__Sağlanan metin__
....

Vatandaşlarımızın emeklilik hayatlarını en iyi biçimde yaşayabilmeleri sosyal devlet ilkesinin bir sorumluluğudur. Yaklaşan Ramazan Bayramı’nda emeklilerimize ödenecek olan bayram ikramiyesinin bir nebze de olsa rahatlatacak seviyede olması en önemli konudur. Başta gıda sektörü olmak üzere neredeyse her ramazan ayında büyük zamlarla karşı karşıya gelmekteyiz, bu fiyat artışlarından en fazla etkilenenler arasında emekli vatandaşlarımız gelmektedir. Bayramda verilecek ikramiyeye umut bağlayan emeklilerimiz maalesef AK PARTİ Hükûmeti tarafından yüzüstü bırakılmıştır. Enflasyon karşısında bugüne kadar erimiş olan bayram ikramiyesinin en az 7 bin TL’ye çıkarılması gerekirken iktidar yalnızca 3 bin TL önermektedir. Tüm bu gerekçelerle emeklilerimize ödenen bayram ikramiyelerinin 7 bin TL’ye çıkarılmasına yönelik Komisyonda vermiş olduğumuz önergemizin AK PARTİ oylarıyla reddedildiğini bir kez daha hatırlatmak istiyorum.

....

__Görevin amacı__
Emeklilere ödenen bayram ikramiyesini konu alan metinde "emekli" kökünden türeyen farklı sözcük biçimlerini listeleyin. Birden fazla geçen biçimi yalnızca bir kez yazın.

__Kayıtlı öğeler__

....

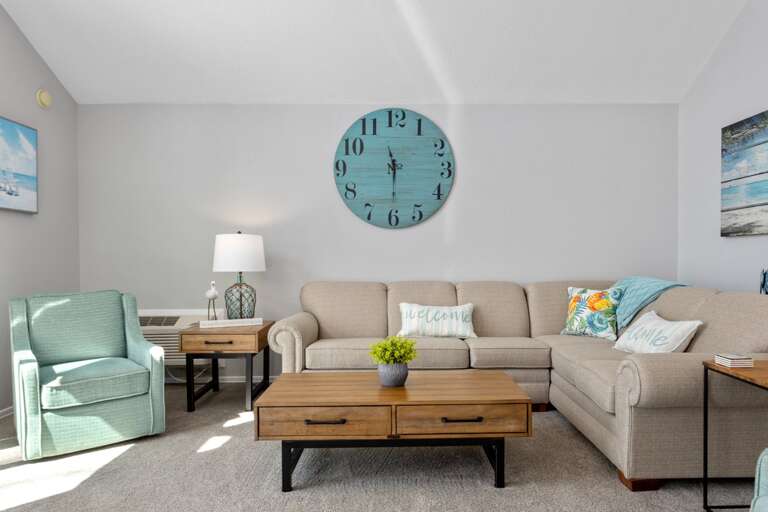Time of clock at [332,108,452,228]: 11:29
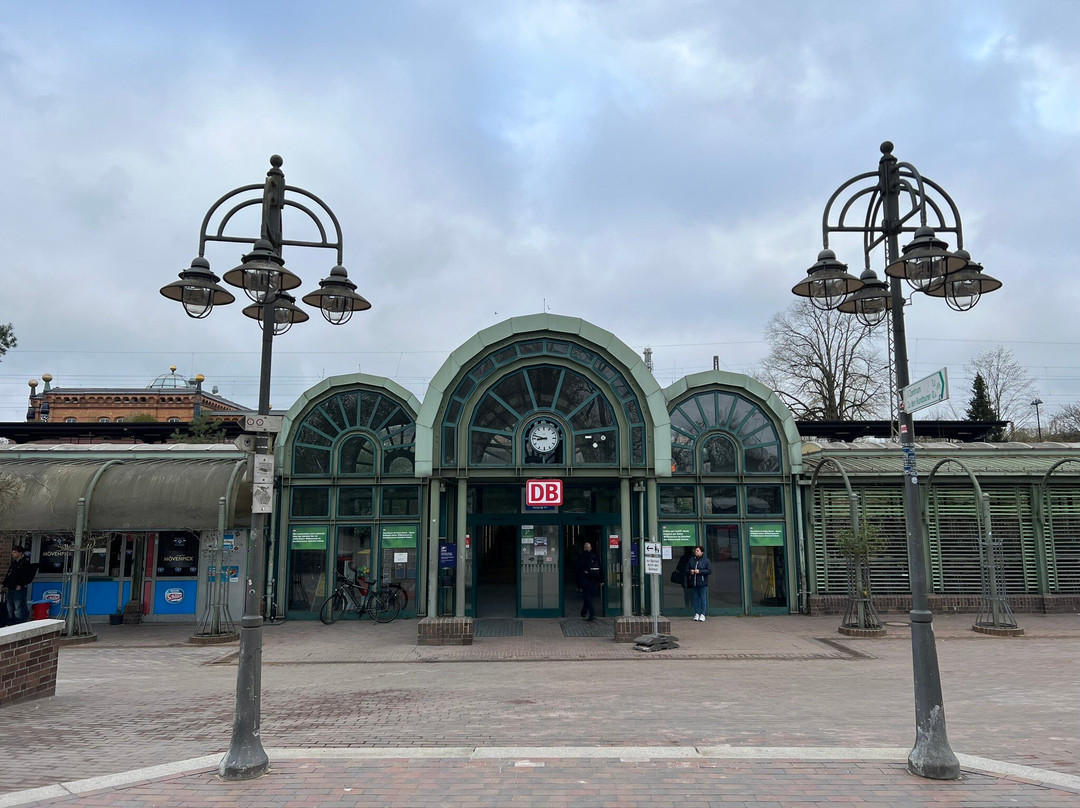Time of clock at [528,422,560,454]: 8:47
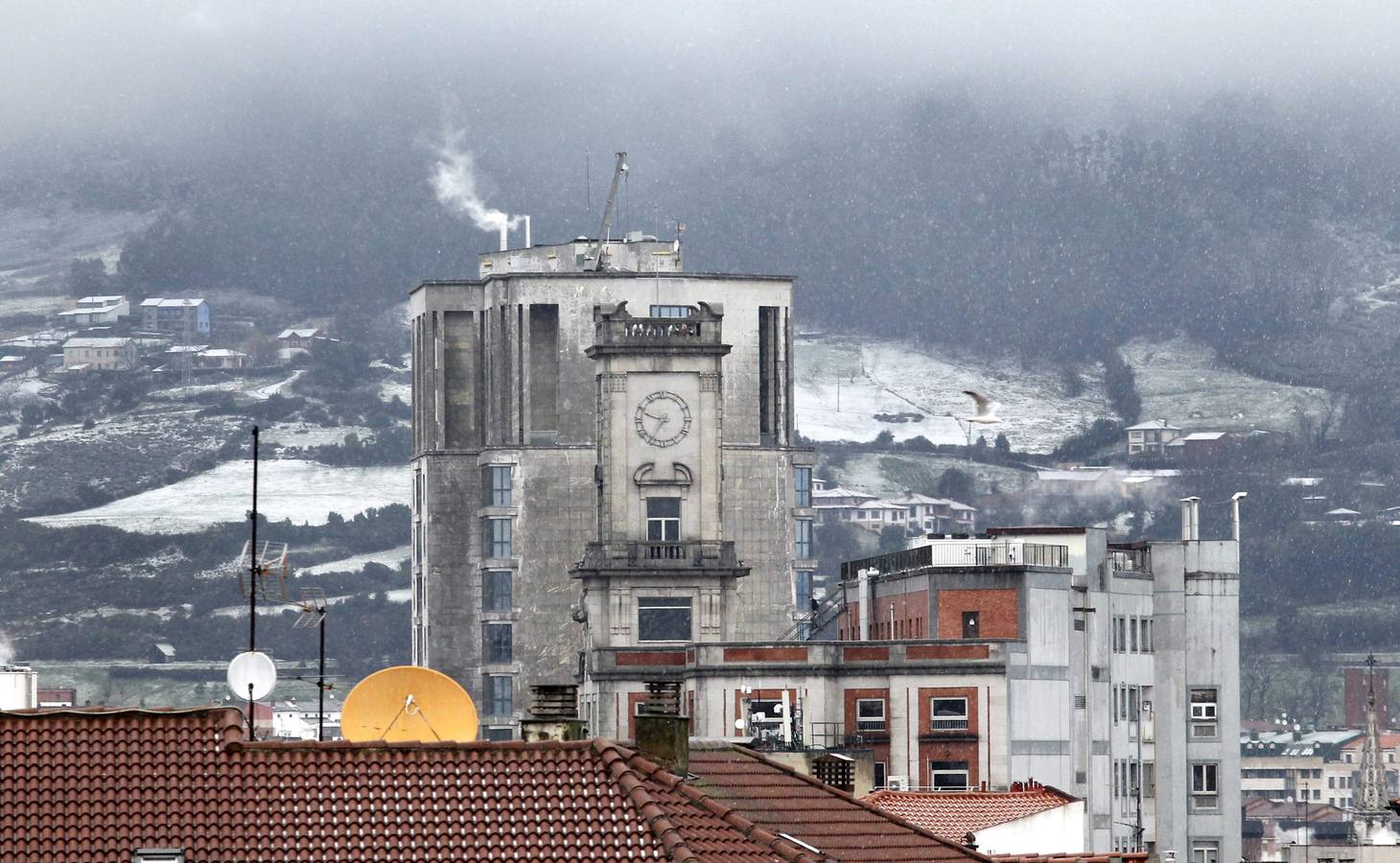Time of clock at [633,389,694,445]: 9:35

....

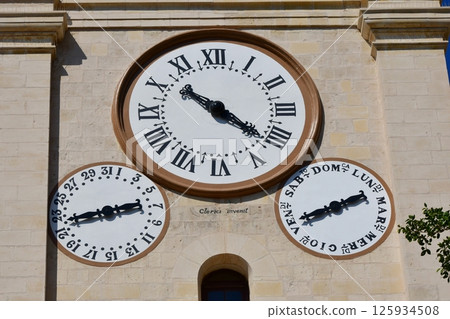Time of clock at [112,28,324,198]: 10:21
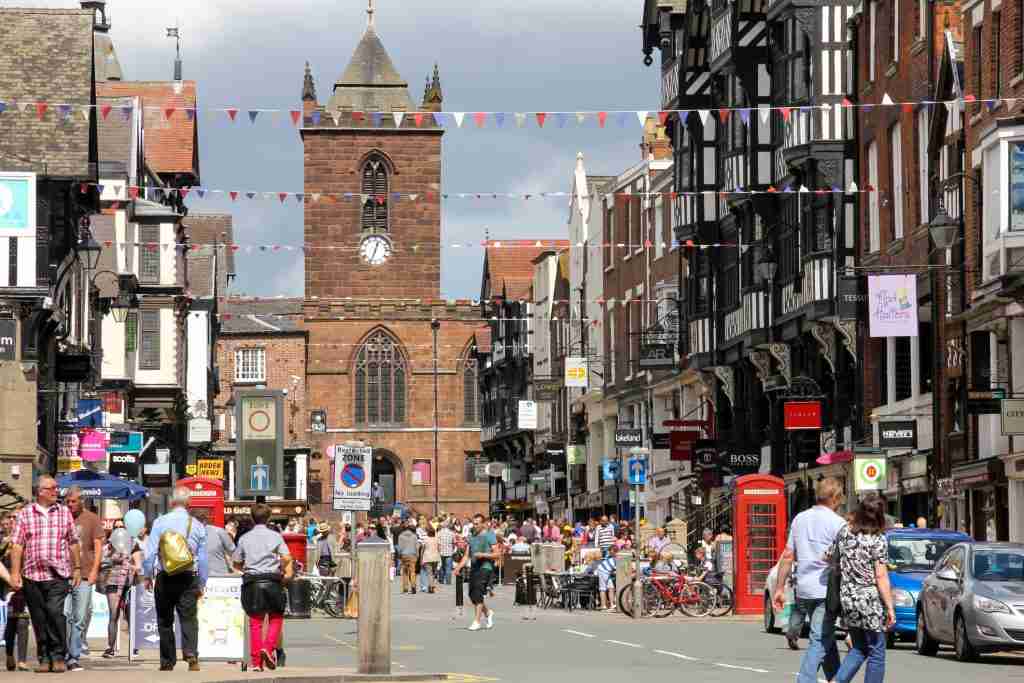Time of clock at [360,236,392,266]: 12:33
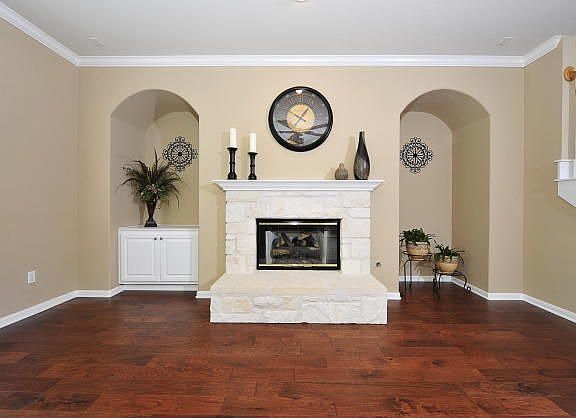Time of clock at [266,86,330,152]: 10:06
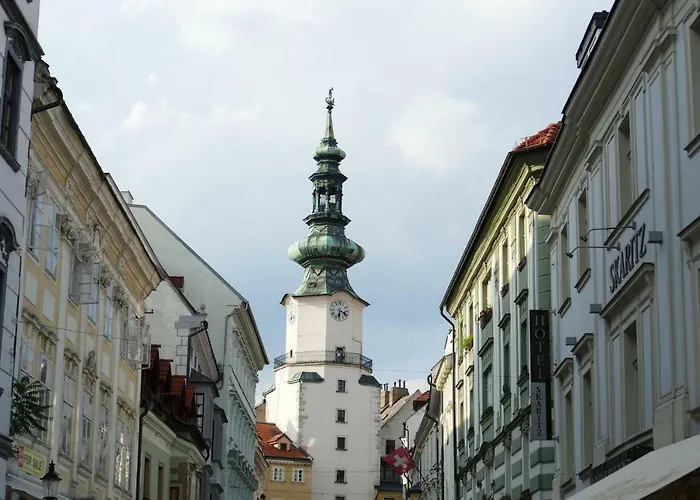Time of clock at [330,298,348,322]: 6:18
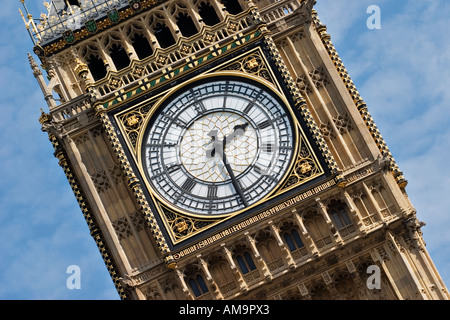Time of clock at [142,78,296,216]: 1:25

....

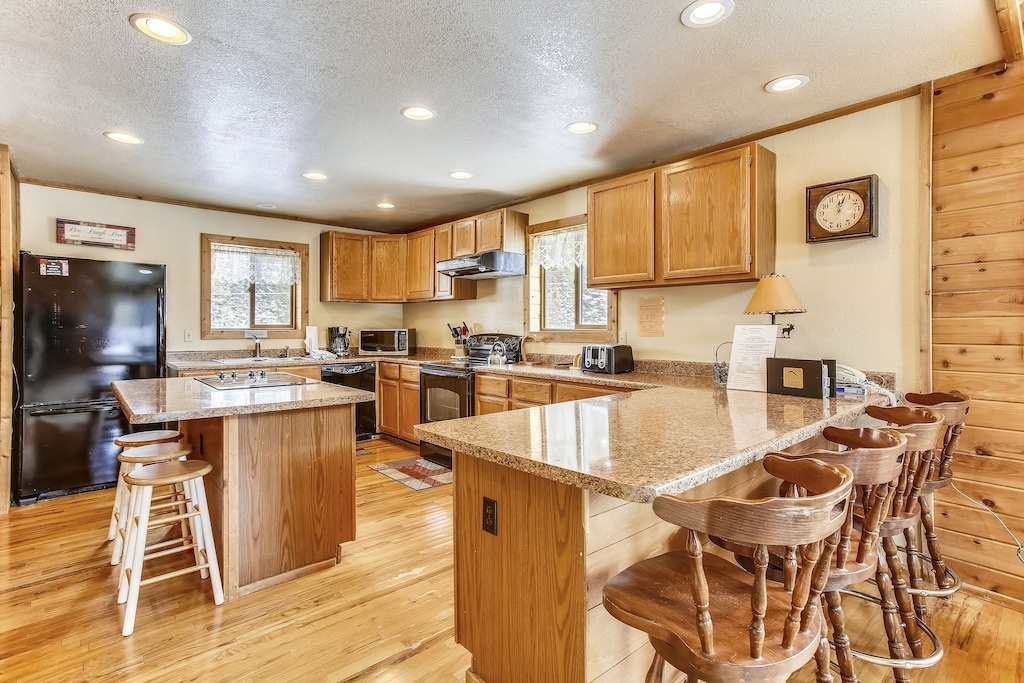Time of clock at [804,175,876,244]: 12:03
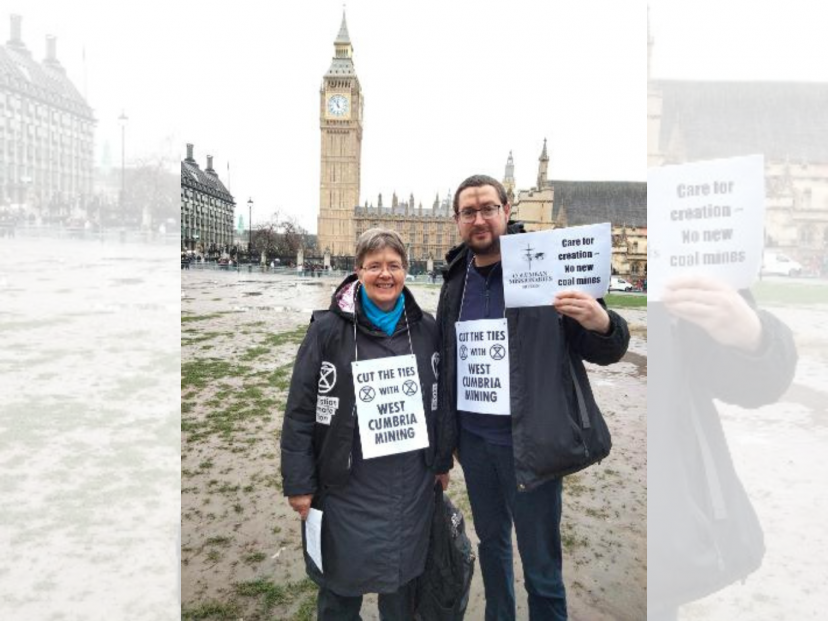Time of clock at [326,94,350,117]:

....

__Yazılı çözüm__
emeklilik, emeklilerimize, emekli, emeklilerimiz